A central question in developmental and regenerative neurobiology concerns the growth processes in animal organisms: How does a growing animal control the generation of the right number of each type and subtype of nerve cell in the brain and what is the relationship between these cells? The retina consists of many different kinds of nerve cells, which are well characterised and common to all vertebrates. Thus, the retina is a particularly good model for studying neuronal development. The researchers studied such retinal developmental processes in living organisms using zebrafish embryos, which are completely transparent and grow rapidly outside their mother.
All retinal cells, which are either excitatory or inhibitory, arise from a relatively small number of apparently homogeneous progenitor cells. These progenitors are able to generate all the different retinal cell types. “It is a challenge to understand how each progenitor cell contributes to the correct number and subtype of nerve cells that compose the final retinal network. Our work contributes to the understanding of how different genes orchestrate neuronal diversity along a progenitor cell lineage, that is the number of cell divisions and types of neurons generated”, says Heidelberg researcher Dr. Lucia Poggi.
To tackle this challenge, Dr. Poggi’s team used different lines of transgenic zebrafish, in which fluorescent reporter proteins highlight the expression of different genes in dividing cells. Working in close cooperation with Dr. Patricia Jusuf of the Australian Regenerative Medicine Institute at Monash University, the researchers found that some particular kinds of excitatory and inhibitory nerve cells tend to be lineally related, i.e. they derive from a common progenitor cell. For the first time, 4D recordings permitted an in vivo analysis of how the generation of particular inhibitory cells is regulated through coordination of cell division mode and gene expression within individual retinal progenitors of excitatory nerve cells.
This study has established a model of how cell lineage influences neuronal subtype specification and neuronal circuitry formation in the native environment of the vertebrate brain. The results were published in the Journal of Neuroscience.

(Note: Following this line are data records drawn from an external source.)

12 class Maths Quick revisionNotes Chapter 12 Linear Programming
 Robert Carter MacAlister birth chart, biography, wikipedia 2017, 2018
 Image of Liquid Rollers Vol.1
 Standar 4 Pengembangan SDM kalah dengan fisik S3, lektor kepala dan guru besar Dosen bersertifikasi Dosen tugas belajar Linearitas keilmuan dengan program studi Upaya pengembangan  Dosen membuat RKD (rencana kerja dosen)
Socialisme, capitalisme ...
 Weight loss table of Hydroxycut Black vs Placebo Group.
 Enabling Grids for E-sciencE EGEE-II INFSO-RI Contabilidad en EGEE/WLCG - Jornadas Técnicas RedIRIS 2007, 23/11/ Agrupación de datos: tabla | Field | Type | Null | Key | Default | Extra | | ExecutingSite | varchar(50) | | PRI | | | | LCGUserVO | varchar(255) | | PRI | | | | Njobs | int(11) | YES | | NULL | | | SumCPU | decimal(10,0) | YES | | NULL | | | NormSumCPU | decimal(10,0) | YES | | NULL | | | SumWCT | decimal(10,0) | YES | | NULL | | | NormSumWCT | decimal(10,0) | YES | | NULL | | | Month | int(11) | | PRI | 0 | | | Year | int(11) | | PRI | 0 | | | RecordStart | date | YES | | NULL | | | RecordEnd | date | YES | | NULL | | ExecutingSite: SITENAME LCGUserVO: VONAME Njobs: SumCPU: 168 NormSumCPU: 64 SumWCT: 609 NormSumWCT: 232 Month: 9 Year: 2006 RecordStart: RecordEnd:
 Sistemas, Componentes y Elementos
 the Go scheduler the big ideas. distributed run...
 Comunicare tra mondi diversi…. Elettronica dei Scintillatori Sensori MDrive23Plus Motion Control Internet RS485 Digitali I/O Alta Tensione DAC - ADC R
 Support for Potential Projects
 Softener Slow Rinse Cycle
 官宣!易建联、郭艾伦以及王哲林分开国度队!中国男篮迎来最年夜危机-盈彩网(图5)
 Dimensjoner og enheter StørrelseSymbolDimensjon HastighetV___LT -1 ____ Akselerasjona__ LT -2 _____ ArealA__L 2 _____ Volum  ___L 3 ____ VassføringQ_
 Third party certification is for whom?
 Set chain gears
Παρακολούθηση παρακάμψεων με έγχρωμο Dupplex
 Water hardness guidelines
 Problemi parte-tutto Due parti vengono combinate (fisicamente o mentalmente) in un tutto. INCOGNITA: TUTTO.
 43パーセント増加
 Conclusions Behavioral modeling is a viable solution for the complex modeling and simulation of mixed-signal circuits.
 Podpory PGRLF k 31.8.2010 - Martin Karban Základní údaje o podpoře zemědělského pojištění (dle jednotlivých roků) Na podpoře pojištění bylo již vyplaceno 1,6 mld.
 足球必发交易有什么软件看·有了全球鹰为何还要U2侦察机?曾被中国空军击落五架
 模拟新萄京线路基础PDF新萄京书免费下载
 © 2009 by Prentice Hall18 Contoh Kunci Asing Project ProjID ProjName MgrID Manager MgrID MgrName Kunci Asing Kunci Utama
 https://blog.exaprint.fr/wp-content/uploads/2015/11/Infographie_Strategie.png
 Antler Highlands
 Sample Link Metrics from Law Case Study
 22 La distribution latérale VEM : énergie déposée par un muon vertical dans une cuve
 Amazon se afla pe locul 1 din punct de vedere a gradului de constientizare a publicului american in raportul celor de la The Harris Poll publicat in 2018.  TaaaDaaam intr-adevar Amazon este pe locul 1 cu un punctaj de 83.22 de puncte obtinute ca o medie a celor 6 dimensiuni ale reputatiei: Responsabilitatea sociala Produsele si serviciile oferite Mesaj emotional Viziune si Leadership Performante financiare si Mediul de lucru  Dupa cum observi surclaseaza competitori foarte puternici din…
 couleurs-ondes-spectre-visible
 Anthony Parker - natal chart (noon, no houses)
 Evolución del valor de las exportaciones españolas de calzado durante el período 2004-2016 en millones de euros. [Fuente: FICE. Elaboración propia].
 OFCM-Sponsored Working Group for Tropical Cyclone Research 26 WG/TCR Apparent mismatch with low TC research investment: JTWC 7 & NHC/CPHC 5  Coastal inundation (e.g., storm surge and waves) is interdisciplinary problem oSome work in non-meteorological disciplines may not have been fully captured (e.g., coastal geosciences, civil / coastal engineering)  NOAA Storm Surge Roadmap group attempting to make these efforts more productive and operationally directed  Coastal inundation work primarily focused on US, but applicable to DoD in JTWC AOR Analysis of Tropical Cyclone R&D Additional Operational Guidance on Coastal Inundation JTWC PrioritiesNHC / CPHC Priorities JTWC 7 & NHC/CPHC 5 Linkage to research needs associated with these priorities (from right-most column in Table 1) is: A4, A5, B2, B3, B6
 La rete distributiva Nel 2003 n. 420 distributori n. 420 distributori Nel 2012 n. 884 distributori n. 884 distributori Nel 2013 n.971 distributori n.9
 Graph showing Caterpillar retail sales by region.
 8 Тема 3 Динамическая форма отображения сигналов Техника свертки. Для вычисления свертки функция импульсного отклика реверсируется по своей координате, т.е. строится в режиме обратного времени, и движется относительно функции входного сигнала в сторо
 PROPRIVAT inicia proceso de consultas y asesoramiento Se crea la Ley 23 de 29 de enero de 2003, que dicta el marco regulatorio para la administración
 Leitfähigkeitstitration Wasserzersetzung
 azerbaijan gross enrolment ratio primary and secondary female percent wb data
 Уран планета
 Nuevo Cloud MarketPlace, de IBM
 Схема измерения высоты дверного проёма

(Source: uni-heidelberg.de)
Chinese researchers have devised a new technique for reprogramming cells from human urine into immature brain cells that can form multiple types of functioning neurons and glial cells. The technique, published in the journal Nature Methods, could prove useful for studying the cellular mechanisms of neurodegenerative conditions such as Alzheimer’s and Parkinson’s and for testing the effects of new drugs that are being developed to treat them.

Stem cells offer the hope of treating these debilitating diseases, but obtaining them from human embryos poses an ethical dilemma. We now know that cells taken from the adult human body can be made to revert to a stem cell-like state and then transformed into virtually any other type of cell. This typically involves using genetically engineered viruses that shuttle control genes into the nucleus and inserts them into the chromosomes, whereupon they activate genes that make them pluripotent, or able to re-differentiate into another type of cell.
In 2008, for example, American researchers took skin cells from an 82-year-old patient with amyotrophic lateral sclerosis and reprogrammed them into motor neurons. Cells obtained in this way could help us gain a better understanding of such diseases. Grafts of patients’ own cells do not elicit an immune response, so this approach may eventually lead to effective cell transplantation therapies. But it also has its problems – it appears that the reprogramming process destabilizes the genome and causes mutations, and that iPSCs may therefore harbour genetic defects that render them useless.
Last year, Duanqing Pei of the Chinese Academy of Sciences and his colleagues reported that human urine contains skin-like cells from the lining of the kidney tubules which can be efficiently reprogrammed, via the pluripotent state, into neurons, glia, liver cells and heart muscle cells. Now they have improved on the approach, making it quicker, more efficient and possibly less prone to errors.
In the new study, they isolated cells from urine samples given by three donors, aged 10, 25 and 37, and converted them directly into neural progenitors. They then grew these cells in Petri dishes and drove them to differentiate into mature neurons that can generate nervous impulses, and also into astrocytes and oligodendrocytes, two types of glial cell found in the human brain. Finally, they transplanted the re-programmed neurons and astrocytes into the brains of newborn rats, and found that the cells had survived when they examined the brains a month later, but it remains to be seen if they can survive for longer, and if they integrate into the existing circuits to be become functional.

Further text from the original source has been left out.